From Madhya Pradesh were the gudum baja dancers, who drummed with their hands and elbows, played a range of drums and reed pipes, whistled, somersaulted, and expertly wielded sticks in mock-fight. The Saila and Ahira lathi dances, also from Madhya Pradesh, showcased their distinctive styles of combat using lathis or sticks. Masked Chhau dancers from Seraikella performed with zest, giving the audience a peek into their rich cultural legacy.

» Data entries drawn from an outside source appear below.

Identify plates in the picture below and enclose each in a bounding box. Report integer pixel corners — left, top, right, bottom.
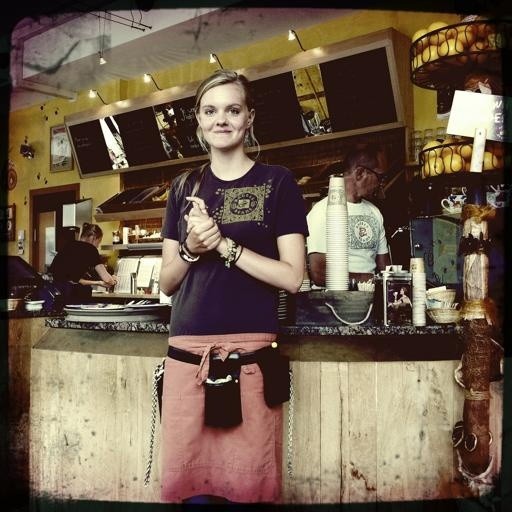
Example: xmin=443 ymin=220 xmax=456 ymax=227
xmin=126 ymin=303 xmax=171 ymax=308
xmin=81 ymin=304 xmax=124 ymax=311
xmin=277 ymin=277 xmax=312 ymax=320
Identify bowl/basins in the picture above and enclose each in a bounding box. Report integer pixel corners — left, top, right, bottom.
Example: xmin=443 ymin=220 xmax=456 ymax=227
xmin=304 ymin=287 xmax=375 ymax=327
xmin=426 ymin=305 xmax=461 ymax=325
xmin=8 ymin=299 xmax=23 ymax=311
xmin=426 ymin=289 xmax=456 ymax=310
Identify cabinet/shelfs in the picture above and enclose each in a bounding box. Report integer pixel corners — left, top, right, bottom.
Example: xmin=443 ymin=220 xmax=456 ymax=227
xmin=91 ymin=242 xmax=163 ymax=299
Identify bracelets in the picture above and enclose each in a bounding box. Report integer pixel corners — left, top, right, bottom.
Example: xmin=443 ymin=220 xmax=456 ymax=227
xmin=178 ymin=237 xmax=201 ymax=265
xmin=220 ymin=236 xmax=244 ymax=269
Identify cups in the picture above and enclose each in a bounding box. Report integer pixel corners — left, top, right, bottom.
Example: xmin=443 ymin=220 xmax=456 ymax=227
xmin=410 ymin=257 xmax=427 ymax=327
xmin=326 ymin=177 xmax=350 ymax=292
xmin=440 ymin=194 xmax=465 ymax=215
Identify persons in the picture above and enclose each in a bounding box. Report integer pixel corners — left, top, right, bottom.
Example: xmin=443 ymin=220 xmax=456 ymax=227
xmin=50 ymin=221 xmax=118 ymax=289
xmin=387 ymin=286 xmax=412 ymax=321
xmin=302 ymin=144 xmax=393 ymax=288
xmin=154 ymin=68 xmax=310 ymax=504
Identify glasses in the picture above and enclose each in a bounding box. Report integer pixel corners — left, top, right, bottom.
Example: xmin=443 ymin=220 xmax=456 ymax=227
xmin=356 ymin=164 xmax=388 ymax=183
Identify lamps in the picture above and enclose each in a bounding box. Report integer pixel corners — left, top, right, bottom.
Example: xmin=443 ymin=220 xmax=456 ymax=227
xmin=209 ymin=52 xmax=224 ymax=71
xmin=142 ymin=72 xmax=161 ymax=92
xmin=96 ymin=10 xmax=108 ymax=66
xmin=87 ymin=89 xmax=108 ymax=105
xmin=287 ymin=28 xmax=305 ymax=50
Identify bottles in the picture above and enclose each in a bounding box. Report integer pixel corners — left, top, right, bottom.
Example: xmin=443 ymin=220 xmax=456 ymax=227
xmin=135 ymin=225 xmax=142 ymax=241
xmin=112 ymin=230 xmax=121 ymax=245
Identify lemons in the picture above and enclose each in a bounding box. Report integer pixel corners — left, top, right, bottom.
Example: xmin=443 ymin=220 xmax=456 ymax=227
xmin=410 ymin=15 xmax=495 ymax=72
xmin=421 ymin=139 xmax=504 ymax=180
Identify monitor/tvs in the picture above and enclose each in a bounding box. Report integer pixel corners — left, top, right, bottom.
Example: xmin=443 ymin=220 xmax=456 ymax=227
xmin=407 ymin=215 xmax=463 ymax=299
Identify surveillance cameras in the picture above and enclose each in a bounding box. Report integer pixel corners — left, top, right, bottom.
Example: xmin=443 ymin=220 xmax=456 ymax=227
xmin=20 ymin=143 xmax=34 ymax=159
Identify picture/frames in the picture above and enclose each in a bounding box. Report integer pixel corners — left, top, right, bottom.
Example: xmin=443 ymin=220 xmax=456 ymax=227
xmin=48 ymin=125 xmax=76 ymax=174
xmin=6 ymin=204 xmax=16 ymax=243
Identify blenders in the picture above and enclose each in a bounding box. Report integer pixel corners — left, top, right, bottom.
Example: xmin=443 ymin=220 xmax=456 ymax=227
xmin=303 ymin=110 xmax=326 ymax=136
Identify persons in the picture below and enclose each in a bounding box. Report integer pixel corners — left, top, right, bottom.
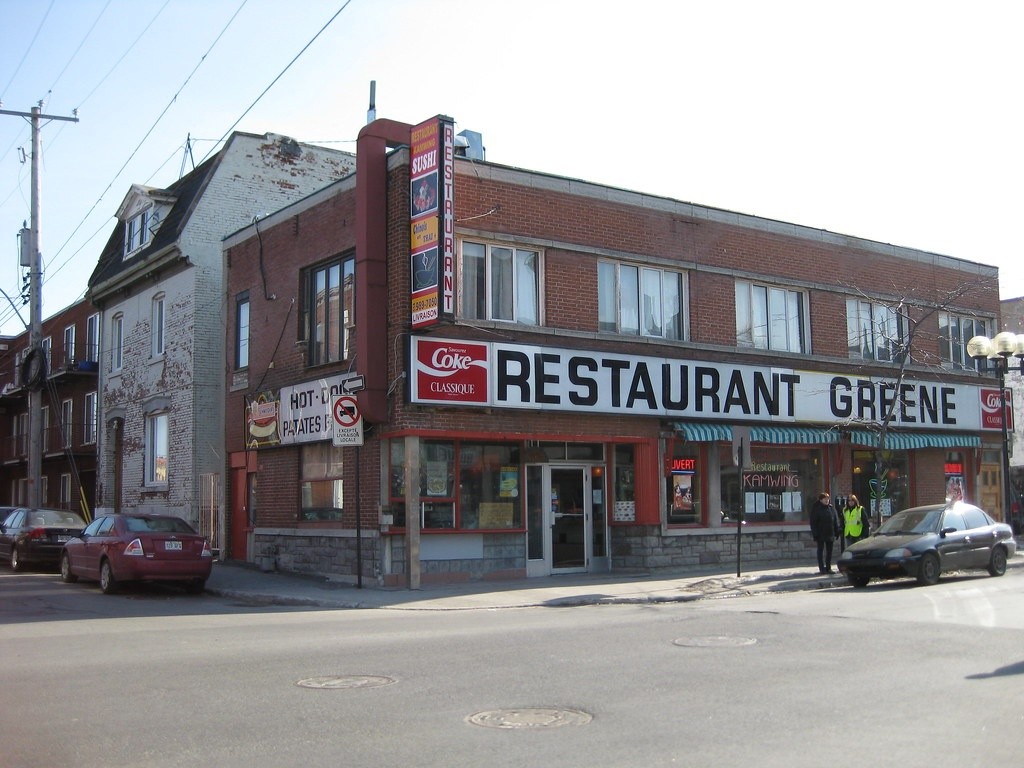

The Kabui Nagas performed the shim laam or the fly dance, a highlight of the Gang Ngai festival, the kit laam or the cricket dance that celebrates a bountiful harvest, and the ga laam or the crab dance, all of which bear ample testimony to how their lives are inextricably interwoven with the rhythms of nature.
The bamboo dance of the Karens (a tribe that traces its roots to Burma, and was resettled in the Andaman and Nicobar islands by the British) was a virtual glimpse into their social history, and a reminder of how tribal culture is a vital key to the collective reconstruction of our past.
The Adi Bimb Festival, true to its name, held up a mirror to the sheer depth and diversity of India’s indigenous tribes. Even as it alerted us to the dangers of confining tribal dance and music to the urban proscenium, it provided both an equal platform and also prompted a paradigm shift in the notions of audience and performance.